The XCLIENT command targets the following problems:
Access control tests. SMTP server access rules are difficult to verify when decisions can be triggered only by remote clients. In order to facilitate access rule testing, an authorized SMTP client test program needs the ability to override the SMTP server's idea of the SMTP client hostname, network address, and other client information, for the entire duration of an SMTP session.
Client software that downloads mail from an up-stream mail server and injects it into a local MTA via SMTP. In order to take advantage of the local MTA's SMTP server access rules, the client software needs the ability to override the SMTP server's idea of the remote client name, client address and other information. Such information can typically be extracted from the up-stream mail server's Received: message header.
Post-filter access control and logging. With Internet->filter->MTA style content filter applications, the filter can be simplified if it can delegate decisions concerning mail relay and other access control to the MTA. This is especially useful when the filter acts as a transparent proxy for SMTP commands. This requires that the filter can override the MTA's idea of the SMTP client hostname, network address, and other information.
Examples of client-server conversations are given at the end of this document.
In SMTP server EHLO replies, the keyword associated with this extension is XCLIENT. It is followed by the names of the attributes that the XCLIENT implementation supports.
The XCLIENT command may be sent at any time except in the middle of a mail delivery transaction (i.e. between MAIL and DOT). The XCLIENT command may be pipelined when the server supports ESMTP command pipelining.

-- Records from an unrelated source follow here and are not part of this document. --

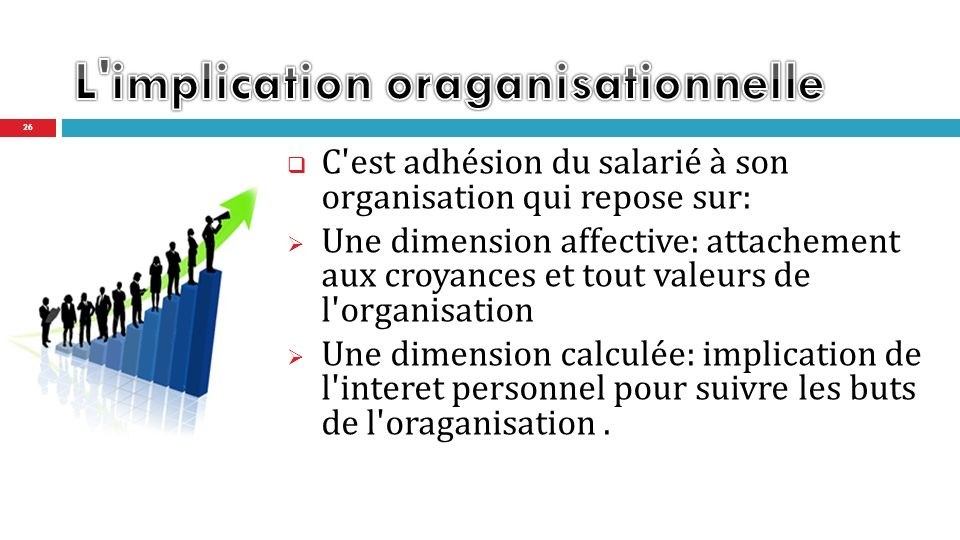 L implication oraganisationnelle
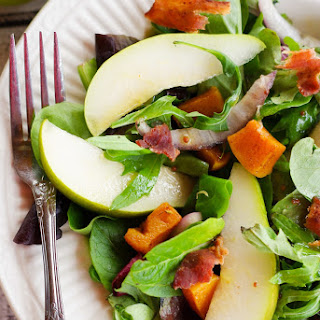 Pear and Butternut Salad with a Maple Balsamic Vinaigrette.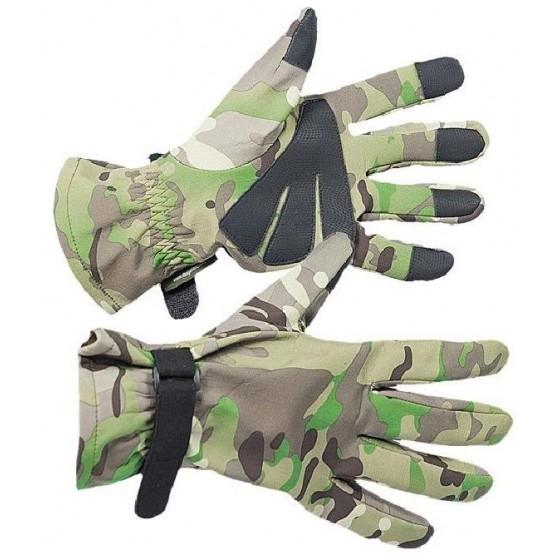 Перчатки из софтшелла МПА-54 мультикам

The syntax of XCLIENT requests is described below. Upper case and quoted strings specify terminals, lowercase strings specify meta terminals, and SP is whitespace. Although command and attribute names are shown in upper case, they are in fact case insensitive.
xclient-command = XCLIENT 1*( SP attribute-name"="attribute-value )

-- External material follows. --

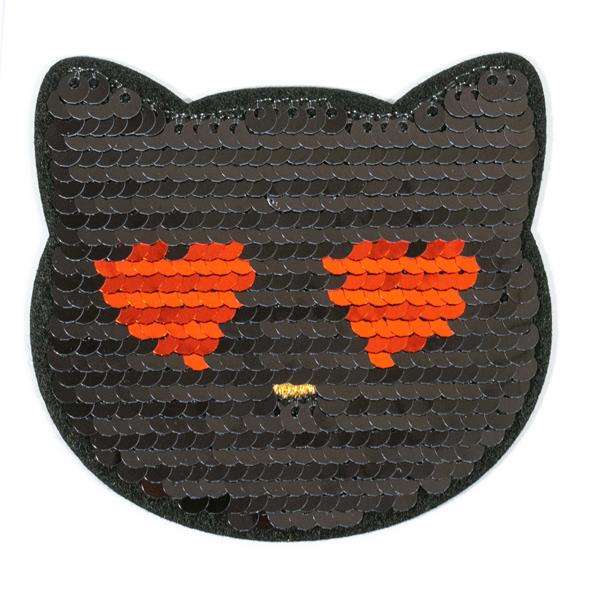 Iron on Motif - Flip Sequin Cat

attribute-name = ( NAME | ADDR | PROTO | HELO )
The NAME attribute specifies an SMTP client hostname (not an SMTP client address), [UNAVAILABLE] when client hostname lookup failed due to a permanent error, or [TEMPUNAVAIL] when the lookup error condition was transient.
The ADDR attribute specifies an SMTP client numerical IPv4 network address, an IPv6 address prefixed with IPV6:, or [UNAVAILABLE] when the address information is unavailable. Address information is not enclosed with .
The PROTO attribute specifies either SMTP or ESMTP.
The HELO attribute specifies an SMTP HELO parameter value, or the value [UNAVAILABLE] when the information is unavailable.
Note 1: syntactically valid NAME and HELO attributes can be up to 255 characters long. The client must not send XCLIENT commands that exceed the 512 character limit for SMTP commands. To avoid exceeding the limit the client should send the information in multiple XCLIENT commands.
Note 2: [UNAVAILABLE], [TEMPUNAVAIL] and IPV6: may be specified in upper case, lower case or mixed case.
The XCLIENT server reply codes are as follows:
Code Meaning 250 success 501 bad command parameter syntax 503 mail transaction in progress 421 unable to proceed, disconnecting
In the first example, the client impersonates a mail originating system by passing all SMTP session information via XCLIENT commands. Information sent by the client is shown in bold font.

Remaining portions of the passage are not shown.